I haven't ever maintained a blog, but since Linux Journal folded and I no longer work at Purism, I miss having an outlet for longer-form thoughts.
Over the last five years or so, I've observed a Renaissance in innovation on the Linux desktop that hearkens back to the Golden Era of the desktop from the mid-1990s into the aughts.
In this (pretty long, likely controversial) post, I talk through the Golden Era, Dark Ages, Renaissance, and what's next.
@kyle It's kind of funny how you state that apt helped solve dependency management issues, but a new hope is being presented in flat packaging, what I would call extra-distro dependency avoidance at a storage cost.
@lwriemen Space savings is a tougher call.
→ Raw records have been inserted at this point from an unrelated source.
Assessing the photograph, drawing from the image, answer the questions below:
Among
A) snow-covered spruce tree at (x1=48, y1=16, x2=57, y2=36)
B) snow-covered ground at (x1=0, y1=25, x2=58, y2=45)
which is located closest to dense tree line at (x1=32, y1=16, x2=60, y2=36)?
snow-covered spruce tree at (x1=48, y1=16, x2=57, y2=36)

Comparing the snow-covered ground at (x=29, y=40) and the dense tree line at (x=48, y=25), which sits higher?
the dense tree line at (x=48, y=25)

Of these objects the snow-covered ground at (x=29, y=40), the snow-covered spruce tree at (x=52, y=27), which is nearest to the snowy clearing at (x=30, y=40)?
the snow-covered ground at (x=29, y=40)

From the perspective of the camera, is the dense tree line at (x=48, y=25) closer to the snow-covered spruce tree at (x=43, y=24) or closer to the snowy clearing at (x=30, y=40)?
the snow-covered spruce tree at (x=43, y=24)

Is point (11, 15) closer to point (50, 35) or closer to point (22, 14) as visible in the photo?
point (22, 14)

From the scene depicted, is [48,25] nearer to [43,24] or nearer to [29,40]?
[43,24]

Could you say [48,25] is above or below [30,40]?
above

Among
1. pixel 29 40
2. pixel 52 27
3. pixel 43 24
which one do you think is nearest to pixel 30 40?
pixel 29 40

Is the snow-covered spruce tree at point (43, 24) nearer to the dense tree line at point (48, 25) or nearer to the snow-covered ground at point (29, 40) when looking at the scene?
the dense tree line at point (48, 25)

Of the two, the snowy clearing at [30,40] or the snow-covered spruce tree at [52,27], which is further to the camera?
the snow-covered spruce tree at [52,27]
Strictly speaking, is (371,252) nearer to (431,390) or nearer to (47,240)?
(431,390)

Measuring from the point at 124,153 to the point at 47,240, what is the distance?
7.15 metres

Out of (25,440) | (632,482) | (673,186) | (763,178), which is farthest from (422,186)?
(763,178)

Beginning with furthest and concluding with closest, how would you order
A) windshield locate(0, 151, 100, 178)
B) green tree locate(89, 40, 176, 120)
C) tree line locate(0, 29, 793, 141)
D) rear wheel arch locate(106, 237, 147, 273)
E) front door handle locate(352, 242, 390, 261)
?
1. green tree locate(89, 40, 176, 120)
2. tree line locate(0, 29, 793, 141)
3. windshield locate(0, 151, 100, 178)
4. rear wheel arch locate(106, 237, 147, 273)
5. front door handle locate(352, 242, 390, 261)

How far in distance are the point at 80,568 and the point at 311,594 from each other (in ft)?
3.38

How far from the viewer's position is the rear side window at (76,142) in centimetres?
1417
Even if you only have a single VM for everything, you still need that space for that base image. Base images inside flatpaks are likely smaller than a base Qubes Debian/Fedora VM.
If the base VM image doesn’t have the system libraries a particular desktop app needs, and other desktop apps in a different Qube uses some of the same libraries, I would think both of those layers on top of the base VM would have dupe packages in them. So a toss-up there.
@lwriemen Qubes definitely has a security advantage, because it is using hardware virtualization features to isolate software from each other, and with containers you are relying on software controls enforced by the kernel (if enabled by tools like bubblewrap within the container to begin with, some Flatpaks are pretty locked down, other’s less so).